NASA Research Data Management Project needed to provide global access to distributed datasets for thousands of researchers working on hundreds of projects. The goal was to provide a central catalog of all digital assets across all storage types with the ability to tag all files with multiple types of identifying information and classification levels. StorageLink Global Namespace served as a seamless abstraction layer across existing storage. This enabled database mapping between StrongLink and Elasticsearch-based applications. Users access existing NASA applications via API for global queries, initiate data movement, and add rich metadata. This enables the addition of new storage types and storage resource management centrally without interrupting users as well as expansion to the cloud.


German Climate Computing Center (DKRZ) needed to decommission HPSS and replace proprietary HPSS tape format with open standard LTFS for 150PB of research data. They wanted to expand the performance and scale of online and offline research data storage management to accommodate 120PB per year in HPC workflows.

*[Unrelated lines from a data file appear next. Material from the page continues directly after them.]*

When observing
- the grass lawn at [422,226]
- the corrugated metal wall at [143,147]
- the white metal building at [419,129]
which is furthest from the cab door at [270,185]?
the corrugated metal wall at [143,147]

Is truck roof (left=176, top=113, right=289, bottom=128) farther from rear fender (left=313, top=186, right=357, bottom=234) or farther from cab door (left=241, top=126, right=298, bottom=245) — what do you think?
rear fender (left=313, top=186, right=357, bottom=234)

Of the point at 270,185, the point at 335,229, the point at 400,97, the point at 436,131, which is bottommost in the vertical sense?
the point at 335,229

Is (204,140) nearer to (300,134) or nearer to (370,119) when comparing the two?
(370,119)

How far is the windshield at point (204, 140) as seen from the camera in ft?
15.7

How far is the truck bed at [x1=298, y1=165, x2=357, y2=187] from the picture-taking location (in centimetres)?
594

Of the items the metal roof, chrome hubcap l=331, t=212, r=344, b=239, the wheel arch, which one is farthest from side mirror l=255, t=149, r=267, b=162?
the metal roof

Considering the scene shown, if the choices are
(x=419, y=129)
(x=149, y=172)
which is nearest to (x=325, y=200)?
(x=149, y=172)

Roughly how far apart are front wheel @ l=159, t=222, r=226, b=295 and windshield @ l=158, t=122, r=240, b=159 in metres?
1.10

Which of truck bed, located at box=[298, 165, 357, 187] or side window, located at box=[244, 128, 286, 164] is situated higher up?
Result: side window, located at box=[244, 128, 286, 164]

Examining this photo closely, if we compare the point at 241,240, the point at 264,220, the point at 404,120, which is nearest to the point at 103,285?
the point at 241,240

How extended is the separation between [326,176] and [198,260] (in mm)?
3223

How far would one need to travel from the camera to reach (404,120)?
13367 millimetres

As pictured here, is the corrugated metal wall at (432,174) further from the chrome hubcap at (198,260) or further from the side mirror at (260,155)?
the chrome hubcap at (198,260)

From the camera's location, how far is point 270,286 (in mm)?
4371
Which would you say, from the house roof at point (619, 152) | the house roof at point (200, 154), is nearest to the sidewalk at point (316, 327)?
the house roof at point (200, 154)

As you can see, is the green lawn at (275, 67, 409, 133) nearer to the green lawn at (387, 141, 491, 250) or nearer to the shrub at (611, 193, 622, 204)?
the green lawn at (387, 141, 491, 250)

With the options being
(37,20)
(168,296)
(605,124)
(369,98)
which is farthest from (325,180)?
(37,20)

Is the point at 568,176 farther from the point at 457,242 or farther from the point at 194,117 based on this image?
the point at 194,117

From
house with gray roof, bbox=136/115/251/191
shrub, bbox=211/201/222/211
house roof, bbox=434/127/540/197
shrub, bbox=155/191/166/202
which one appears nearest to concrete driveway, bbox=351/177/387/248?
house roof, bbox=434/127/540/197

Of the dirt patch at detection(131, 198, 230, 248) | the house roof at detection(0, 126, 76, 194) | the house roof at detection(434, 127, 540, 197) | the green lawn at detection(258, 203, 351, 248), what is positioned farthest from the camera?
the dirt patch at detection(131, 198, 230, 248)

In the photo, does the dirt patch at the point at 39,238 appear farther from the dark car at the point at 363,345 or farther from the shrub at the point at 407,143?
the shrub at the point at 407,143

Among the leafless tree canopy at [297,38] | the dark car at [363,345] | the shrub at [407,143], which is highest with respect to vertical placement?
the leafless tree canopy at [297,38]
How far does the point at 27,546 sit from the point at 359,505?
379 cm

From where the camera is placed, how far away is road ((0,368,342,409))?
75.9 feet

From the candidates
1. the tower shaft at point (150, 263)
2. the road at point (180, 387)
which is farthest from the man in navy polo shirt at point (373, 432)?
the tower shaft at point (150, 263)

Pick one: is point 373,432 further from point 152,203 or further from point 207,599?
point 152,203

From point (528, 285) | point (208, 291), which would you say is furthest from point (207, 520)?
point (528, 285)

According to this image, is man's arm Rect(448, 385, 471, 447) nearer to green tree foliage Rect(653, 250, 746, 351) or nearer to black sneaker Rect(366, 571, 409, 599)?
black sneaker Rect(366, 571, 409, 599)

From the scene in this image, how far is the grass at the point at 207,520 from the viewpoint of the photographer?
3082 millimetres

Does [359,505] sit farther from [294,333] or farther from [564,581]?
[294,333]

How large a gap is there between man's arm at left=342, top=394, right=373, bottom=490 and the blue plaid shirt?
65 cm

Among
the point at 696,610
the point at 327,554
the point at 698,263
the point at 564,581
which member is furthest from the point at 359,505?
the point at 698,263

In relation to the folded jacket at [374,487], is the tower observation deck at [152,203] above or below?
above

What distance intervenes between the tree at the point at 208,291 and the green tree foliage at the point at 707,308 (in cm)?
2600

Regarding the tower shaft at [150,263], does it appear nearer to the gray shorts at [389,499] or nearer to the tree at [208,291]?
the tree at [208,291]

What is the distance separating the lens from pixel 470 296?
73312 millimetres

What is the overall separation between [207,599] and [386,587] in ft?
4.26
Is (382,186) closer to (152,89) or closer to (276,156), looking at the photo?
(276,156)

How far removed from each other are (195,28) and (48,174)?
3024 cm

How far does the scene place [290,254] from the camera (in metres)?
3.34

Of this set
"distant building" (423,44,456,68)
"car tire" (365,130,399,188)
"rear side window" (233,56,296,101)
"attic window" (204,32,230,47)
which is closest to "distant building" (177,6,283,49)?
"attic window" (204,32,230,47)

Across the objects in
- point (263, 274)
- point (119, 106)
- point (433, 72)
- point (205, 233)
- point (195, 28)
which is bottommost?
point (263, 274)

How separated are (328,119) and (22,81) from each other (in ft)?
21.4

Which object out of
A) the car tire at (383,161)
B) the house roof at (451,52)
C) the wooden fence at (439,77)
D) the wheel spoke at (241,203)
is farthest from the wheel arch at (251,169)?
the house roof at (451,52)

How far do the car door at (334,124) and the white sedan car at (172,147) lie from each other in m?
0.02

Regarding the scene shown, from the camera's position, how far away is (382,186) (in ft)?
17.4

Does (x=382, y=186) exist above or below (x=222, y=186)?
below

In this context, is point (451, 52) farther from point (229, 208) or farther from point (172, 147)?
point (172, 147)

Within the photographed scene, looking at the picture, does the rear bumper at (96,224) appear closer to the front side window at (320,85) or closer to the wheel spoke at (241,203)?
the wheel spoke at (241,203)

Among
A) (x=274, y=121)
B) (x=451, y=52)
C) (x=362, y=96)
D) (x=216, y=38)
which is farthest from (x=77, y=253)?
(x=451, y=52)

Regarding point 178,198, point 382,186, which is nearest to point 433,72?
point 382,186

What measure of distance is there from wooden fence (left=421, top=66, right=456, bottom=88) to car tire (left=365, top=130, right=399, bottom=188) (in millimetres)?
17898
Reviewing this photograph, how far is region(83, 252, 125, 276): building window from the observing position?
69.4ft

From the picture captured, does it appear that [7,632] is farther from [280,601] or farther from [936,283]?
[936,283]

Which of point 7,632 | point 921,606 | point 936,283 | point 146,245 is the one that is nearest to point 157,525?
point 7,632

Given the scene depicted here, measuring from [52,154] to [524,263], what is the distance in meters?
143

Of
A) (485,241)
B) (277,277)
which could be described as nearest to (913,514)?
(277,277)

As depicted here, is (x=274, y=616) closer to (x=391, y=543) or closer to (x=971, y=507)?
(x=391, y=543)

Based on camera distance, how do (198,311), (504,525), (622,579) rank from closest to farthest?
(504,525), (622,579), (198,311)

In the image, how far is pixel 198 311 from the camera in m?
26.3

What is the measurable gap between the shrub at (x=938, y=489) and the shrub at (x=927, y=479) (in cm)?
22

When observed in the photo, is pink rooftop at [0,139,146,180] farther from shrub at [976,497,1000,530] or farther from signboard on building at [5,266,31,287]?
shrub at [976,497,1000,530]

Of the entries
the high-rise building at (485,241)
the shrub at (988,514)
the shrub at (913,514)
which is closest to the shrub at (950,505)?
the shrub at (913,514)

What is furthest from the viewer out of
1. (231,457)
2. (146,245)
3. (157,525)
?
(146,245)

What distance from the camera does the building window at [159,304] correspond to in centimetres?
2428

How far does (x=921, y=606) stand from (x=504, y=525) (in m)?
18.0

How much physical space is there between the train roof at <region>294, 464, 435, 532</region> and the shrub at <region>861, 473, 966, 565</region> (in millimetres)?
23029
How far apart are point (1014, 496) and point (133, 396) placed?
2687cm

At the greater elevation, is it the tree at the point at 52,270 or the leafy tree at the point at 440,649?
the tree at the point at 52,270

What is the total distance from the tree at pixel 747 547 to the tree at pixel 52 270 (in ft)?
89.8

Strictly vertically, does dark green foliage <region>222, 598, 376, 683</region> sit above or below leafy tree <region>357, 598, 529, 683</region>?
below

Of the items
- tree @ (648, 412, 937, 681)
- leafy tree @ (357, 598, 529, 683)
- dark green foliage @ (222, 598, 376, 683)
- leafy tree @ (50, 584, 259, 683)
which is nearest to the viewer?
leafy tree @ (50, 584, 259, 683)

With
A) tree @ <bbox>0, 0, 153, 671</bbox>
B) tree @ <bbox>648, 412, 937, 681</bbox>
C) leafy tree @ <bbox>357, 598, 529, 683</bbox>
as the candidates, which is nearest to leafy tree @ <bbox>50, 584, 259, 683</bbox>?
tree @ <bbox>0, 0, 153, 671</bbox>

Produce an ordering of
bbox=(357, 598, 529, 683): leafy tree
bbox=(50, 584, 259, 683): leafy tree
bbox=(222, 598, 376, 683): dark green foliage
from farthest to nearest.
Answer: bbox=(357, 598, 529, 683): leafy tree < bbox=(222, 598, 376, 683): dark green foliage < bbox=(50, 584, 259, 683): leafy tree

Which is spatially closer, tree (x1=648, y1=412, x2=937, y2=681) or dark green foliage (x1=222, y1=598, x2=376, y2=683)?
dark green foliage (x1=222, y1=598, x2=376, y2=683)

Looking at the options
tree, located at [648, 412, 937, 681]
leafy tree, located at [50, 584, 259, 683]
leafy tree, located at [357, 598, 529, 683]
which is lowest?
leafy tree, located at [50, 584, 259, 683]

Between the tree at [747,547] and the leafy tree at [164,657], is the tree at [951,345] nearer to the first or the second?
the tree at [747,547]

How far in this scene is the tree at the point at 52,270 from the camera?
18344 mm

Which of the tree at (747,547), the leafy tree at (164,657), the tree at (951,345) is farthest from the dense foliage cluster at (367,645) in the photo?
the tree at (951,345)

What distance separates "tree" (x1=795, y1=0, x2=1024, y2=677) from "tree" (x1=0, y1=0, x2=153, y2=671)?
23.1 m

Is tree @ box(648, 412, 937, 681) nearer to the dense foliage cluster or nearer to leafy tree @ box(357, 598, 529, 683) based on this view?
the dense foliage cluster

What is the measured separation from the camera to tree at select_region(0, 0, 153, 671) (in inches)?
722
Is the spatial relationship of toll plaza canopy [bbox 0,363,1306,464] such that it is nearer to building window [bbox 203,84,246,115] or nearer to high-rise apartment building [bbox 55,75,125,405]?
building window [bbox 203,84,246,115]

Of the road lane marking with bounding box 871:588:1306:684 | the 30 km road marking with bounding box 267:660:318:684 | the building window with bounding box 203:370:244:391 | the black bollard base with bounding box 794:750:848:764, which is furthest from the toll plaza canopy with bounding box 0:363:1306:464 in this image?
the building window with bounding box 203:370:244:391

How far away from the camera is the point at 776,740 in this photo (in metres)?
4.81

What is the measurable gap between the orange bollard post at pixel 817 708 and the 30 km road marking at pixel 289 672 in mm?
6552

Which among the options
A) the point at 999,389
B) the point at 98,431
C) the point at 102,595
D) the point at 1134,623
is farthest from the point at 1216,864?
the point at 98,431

While preserving existing workflows with the new system with no more than 5 days downtime during the transition. StrongLink ingested the HPSS database in two days making data visible to researchers across both HPSS and LTFS formats. New data is written in LTFS as HPSS physical migration to LTFS happens in the background. 1PB cache provided Stronglink 3FS with NVMe and a high-performance disk. Researcher workflows were maintained with StrongLink CLI.


Autonomous Vehicle Research Data Management to handle extreme growth in research data. There was 120PB of data on Isilon with more than 30PB on tape. The project started at 150PB per day and is now growing at 2PB per day and rising. There was a desire to accommodate increasing data growth without expanding Isilon clusters. StrongLink conducts policy-based offload from Isilon direct-to-tape at a minimum of 2PB per day. This ensures the ability to expand to higher throughput when needed, scaling to multiple exabytes over five years. They are now providing continual offload from Isilon direct-to-tape as new data arrives with no need for additional disk cache. Tapes are formatted with open-standard LTFS. They have ncreased to a total of 80 drives of mixed types. StrongLink scaled to handle both daily user access to data plus 2PB per day ingest of new data to tape.


U.S. Library of Congress wanted to replace its legacy content strategy with a new global platform to provide unified access to and understanding of all digital assets. They needed to consolidate up to 50 different data silos of IBM, EMC, Oracle, and other storage into a single global namespace. Also, catalog and replicate data to five new data centers including two in AWS. StrongLink provided the content abstraction layer that provided full access to all users. New data is replicated across all data centers. New data is automatically cataloged and replicated across all locations. Storage costs and operational expenses have been reduced.